- **INPUT RECORDS**:
• • • • •
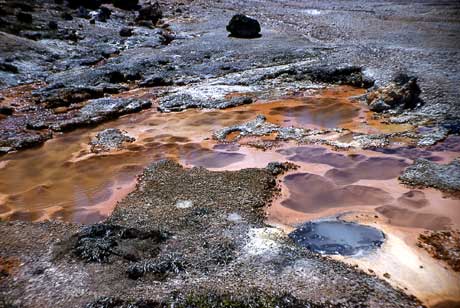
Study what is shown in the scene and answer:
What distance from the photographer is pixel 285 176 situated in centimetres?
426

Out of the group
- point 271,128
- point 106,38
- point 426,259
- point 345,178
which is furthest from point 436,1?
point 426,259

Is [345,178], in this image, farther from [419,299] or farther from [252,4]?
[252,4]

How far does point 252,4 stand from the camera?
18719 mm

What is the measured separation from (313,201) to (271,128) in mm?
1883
• • • • •
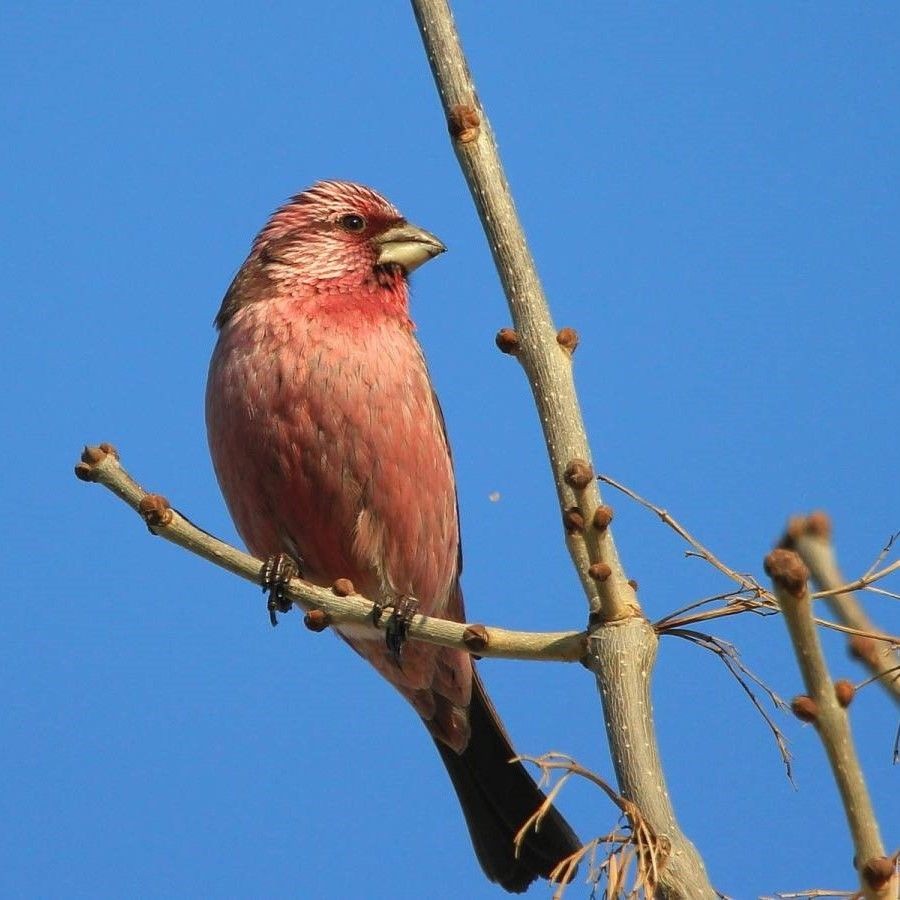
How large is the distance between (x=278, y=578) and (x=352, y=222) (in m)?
• • • • •
Filter the records above down to the lines containing the word "distance", and copy each of those lines.

What distance from the photographer is pixel 285 176 situated in centimetres?
How large is the distance between (x=278, y=578) and (x=352, y=222) (in m)?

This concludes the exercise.